Parasitic helminth
infections, while a major cause of
neglected tropical disease burden, negatively correlate with the incidence of immune-mediated inflammatory diseases such as
inflammatory bowel diseases (IBD). To evade expulsion, helminths have developed sophisticated mechanisms to regulate their host's immune responses. Controlled experimental human helminth
infections have been assessed clinically for treating inflammatory conditions; however, such a radical therapeutic modality has challenges. An alternative approach is to harness the immunomodulatory properties within the worm's excretory-secretory (ES)

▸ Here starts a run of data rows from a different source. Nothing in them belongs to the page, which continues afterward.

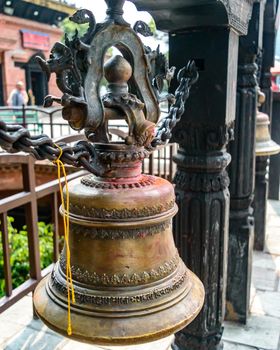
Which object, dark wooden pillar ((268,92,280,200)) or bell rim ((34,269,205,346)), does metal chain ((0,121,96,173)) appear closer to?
bell rim ((34,269,205,346))

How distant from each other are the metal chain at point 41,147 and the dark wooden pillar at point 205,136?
0.82 meters

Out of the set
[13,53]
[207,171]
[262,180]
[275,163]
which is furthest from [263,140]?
[13,53]

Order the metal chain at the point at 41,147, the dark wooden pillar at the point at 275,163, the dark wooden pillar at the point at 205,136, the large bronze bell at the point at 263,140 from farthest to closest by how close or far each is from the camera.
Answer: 1. the dark wooden pillar at the point at 275,163
2. the large bronze bell at the point at 263,140
3. the dark wooden pillar at the point at 205,136
4. the metal chain at the point at 41,147

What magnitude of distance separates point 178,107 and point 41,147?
0.75 metres

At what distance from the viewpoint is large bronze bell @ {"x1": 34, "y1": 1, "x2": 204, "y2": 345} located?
0.93 metres

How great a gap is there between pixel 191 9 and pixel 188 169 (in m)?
0.74

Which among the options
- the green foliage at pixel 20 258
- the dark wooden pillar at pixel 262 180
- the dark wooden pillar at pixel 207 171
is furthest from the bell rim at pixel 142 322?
the green foliage at pixel 20 258

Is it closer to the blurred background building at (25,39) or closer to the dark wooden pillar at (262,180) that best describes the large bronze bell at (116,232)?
the dark wooden pillar at (262,180)

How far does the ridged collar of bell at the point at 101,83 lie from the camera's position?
90cm

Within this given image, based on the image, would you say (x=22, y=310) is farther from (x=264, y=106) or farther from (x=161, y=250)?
(x=264, y=106)

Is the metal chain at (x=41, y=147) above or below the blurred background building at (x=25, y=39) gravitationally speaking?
below

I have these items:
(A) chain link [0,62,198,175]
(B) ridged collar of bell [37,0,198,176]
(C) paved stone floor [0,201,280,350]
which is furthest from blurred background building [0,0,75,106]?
(A) chain link [0,62,198,175]

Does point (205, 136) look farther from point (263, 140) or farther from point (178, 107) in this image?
point (263, 140)

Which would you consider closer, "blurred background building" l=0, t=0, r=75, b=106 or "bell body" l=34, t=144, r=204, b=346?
"bell body" l=34, t=144, r=204, b=346
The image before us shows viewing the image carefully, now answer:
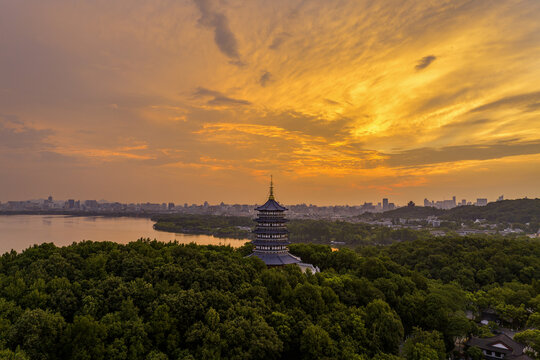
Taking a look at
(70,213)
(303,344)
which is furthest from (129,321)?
(70,213)

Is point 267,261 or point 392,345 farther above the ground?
point 267,261

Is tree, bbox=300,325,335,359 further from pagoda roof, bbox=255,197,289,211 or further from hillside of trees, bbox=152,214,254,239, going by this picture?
hillside of trees, bbox=152,214,254,239

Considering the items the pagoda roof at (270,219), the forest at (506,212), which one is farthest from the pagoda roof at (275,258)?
the forest at (506,212)

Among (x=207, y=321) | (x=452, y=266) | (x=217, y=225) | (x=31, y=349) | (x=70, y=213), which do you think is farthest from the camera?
(x=70, y=213)

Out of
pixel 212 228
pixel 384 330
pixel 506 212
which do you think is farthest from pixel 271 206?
pixel 506 212

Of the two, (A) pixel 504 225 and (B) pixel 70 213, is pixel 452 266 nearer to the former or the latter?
(A) pixel 504 225

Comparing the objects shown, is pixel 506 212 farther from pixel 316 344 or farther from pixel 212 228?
pixel 316 344
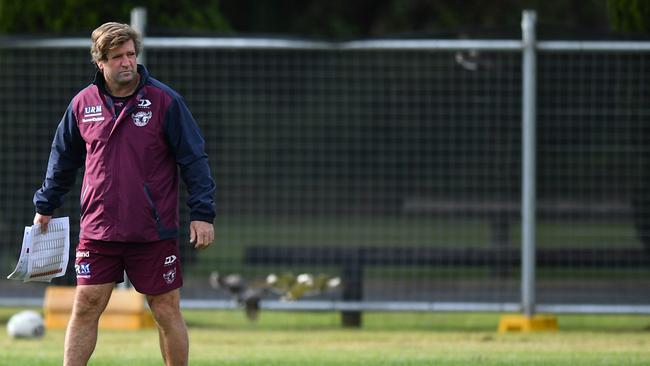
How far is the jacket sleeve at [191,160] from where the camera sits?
6.25m

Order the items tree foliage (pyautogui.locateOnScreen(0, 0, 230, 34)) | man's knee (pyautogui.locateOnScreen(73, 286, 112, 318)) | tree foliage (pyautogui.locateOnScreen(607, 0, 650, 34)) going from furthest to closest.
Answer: tree foliage (pyautogui.locateOnScreen(0, 0, 230, 34))
tree foliage (pyautogui.locateOnScreen(607, 0, 650, 34))
man's knee (pyautogui.locateOnScreen(73, 286, 112, 318))

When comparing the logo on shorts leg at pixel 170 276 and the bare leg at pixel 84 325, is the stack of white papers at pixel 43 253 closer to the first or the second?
the bare leg at pixel 84 325

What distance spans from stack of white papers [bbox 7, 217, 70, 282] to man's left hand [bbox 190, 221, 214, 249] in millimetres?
816

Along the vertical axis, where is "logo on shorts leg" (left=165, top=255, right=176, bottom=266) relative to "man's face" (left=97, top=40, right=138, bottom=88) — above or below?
below

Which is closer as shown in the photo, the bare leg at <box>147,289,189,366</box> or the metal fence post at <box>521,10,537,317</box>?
the bare leg at <box>147,289,189,366</box>

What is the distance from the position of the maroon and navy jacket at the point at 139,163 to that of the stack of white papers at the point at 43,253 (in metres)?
0.35

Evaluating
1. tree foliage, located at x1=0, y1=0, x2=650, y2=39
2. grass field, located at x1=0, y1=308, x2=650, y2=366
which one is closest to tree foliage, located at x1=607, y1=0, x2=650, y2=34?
tree foliage, located at x1=0, y1=0, x2=650, y2=39

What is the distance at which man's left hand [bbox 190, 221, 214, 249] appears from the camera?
621cm

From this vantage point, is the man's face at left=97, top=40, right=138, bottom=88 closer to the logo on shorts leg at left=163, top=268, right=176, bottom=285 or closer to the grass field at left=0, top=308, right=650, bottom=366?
the logo on shorts leg at left=163, top=268, right=176, bottom=285

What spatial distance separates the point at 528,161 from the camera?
10.7 meters

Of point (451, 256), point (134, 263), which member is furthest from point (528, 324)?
point (134, 263)

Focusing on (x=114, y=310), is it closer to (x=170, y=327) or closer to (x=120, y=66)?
(x=170, y=327)

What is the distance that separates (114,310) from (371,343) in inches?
84.8

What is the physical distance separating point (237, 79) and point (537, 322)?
341cm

complement, its secretome. Here, we report a biologics discovery and validation pipeline to generate and screen in vivo a recombinant cell-free secretome library of helminth-derived immunomodulatory
proteins. We successfully expressed 78 recombinant ES
proteins from gastrointestinal hookworms and screened the crude in vitro translation reactions for anti-IBD properties in a mouse model of acute
colitis. After statistical filtering and ranking, 20
proteins conferred significant protection against various parameters of
colitis. Lead candidates from distinct
protein families, including
annexins, transthyretins, nematode-specific
retinol-binding proteins, and SCP/TAPS were identified. Representative
proteins were produced in mammalian cells and further validated, including ex vivo suppression of inflammatory
cytokine secretion by T cells from IBD patient colon biopsies.
Proteins identified herein offer promise as novel, safe, and mechanistically differentiated biologics for treating the globally increasing burden of inflammatory diseases.